Urban farming is more than a trend; it’s a way to grow and produce locally while benefiting communities and their residents. On Saturday, Dec. 10, FYI premiered the documentary Farming Detroit, which follows the rise of urban agriculture and its impact on the city.
There are 30,000 acres of distressed land that residents are reclaiming in Detroit for gardening purposes, with an estimated 1,500 to 2,000 gardens in the city, according to the documentary.
The documentary follows the stories of six pioneers who are utilizing these spaces to fuel the urban farming revolution.
One of these pioneers is the Central Detroit Christian (CDC) is a non-profit, faith-based organization that manages the first licensed aquaponics farm and fishery in Detroit. The CDC Farm and Fishery, located in former liquor store, specializes in breeding tilapia and selling it to local businesses.
“This is a new product, a new line, basically where you can actually reform a space, rehab a method, simulate a natural process, and bring something for it,” Anthony Hatinger, the production coordinator at CDC, said in the documentary.
Another star of the documentary is Brother Nature Produce. Run by former teacher Greg Willerer and his wife, Olivia Hubert, Brother Nature Produce grows and sells salad greens, herbs, and more to restaurants in the community. Similar to other urban farming organizations in Detroit, Willerer and Hubert have built rapport among businesses and residents.
“I always say to people that the new currency of the world is not going to be going back to the gold standard,” Hubert said. “It’s trust. It’s worth more than money.”

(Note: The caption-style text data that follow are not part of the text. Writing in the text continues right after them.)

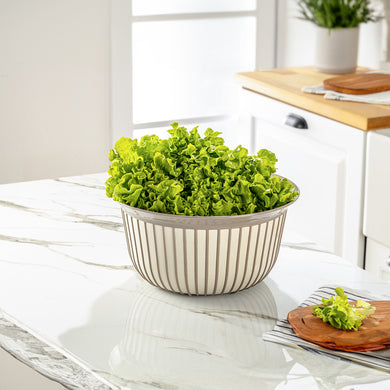 Bowls - Multi Purpose Linea Round Mixing Bowl - ( 5000 ml ) with fresh lettuce on a marble kitchen countertop.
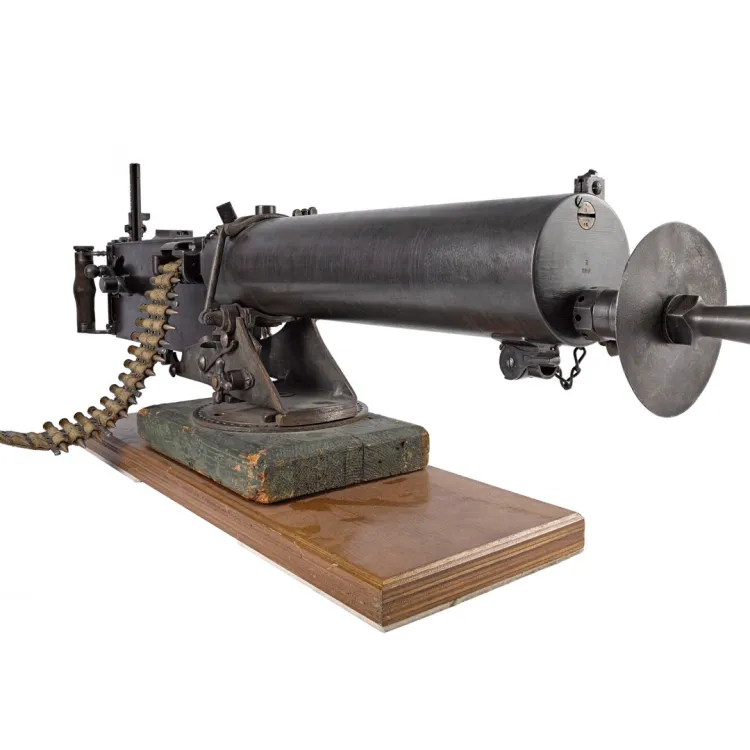 A black, belt-fed machine gun with smooth cylindrical barrel jacket mounted on a wooden block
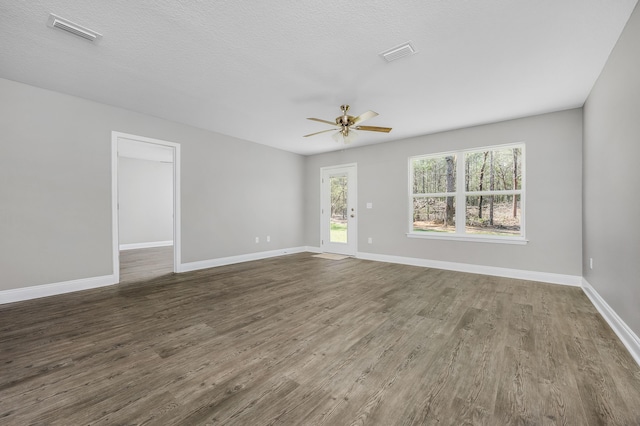 unfurnished room featuring dark wood finished floors, visible vents, and baseboards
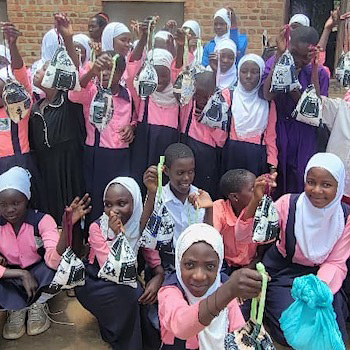 SAG Kit Distribution image showing Luteete Primary School girls receiving 125 kits in Luteete, Uganda on Mar 17, 2026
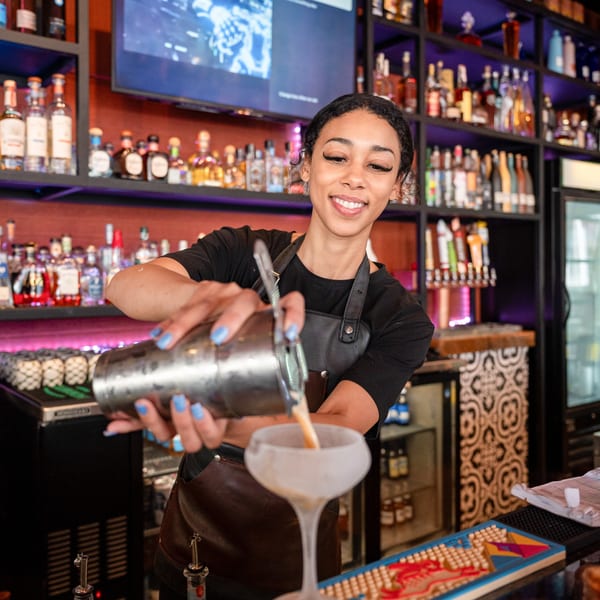 Smiling bartender pouring a cocktail from a shaker into a frosted glass at a bar.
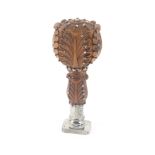 A fine French carved walnut and cloute work desk seal, leaf carved handle and stem to a steel mount,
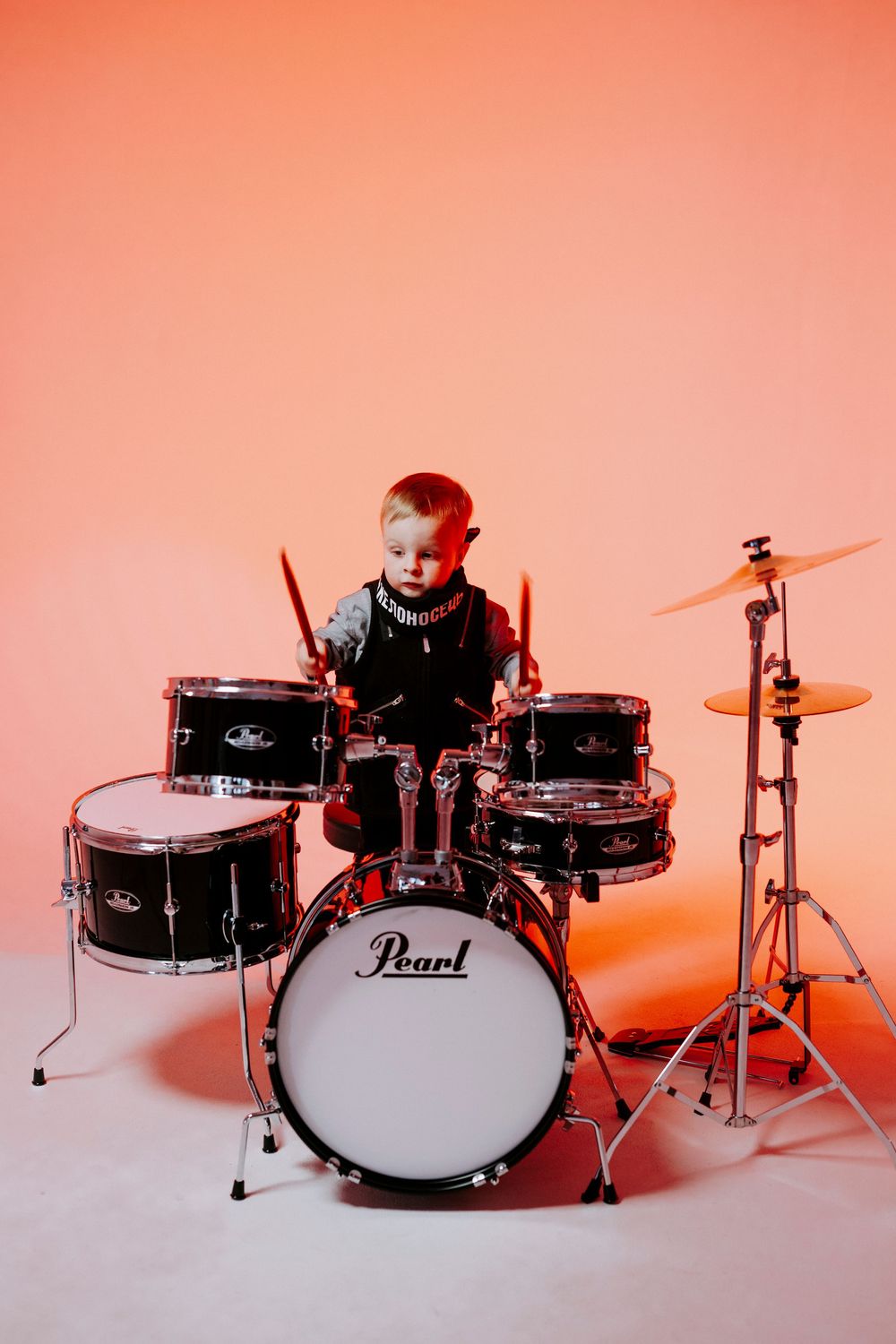 Pearl drum kit photographed in sequence with orange gradient lighting against white background showing multiple angles.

In addition to providing a space for the community to work in and grow fresh produce, urban gardens teach residents about incorporating more healthy foods in their diets.
“The garden is a great education tool,” said Dr. Babar Qadir of the Health Unit on Davidson Avenue free community health clinic. “Not only here are we teaching them how to eat healthy and live healthy, but now we can physically show them.”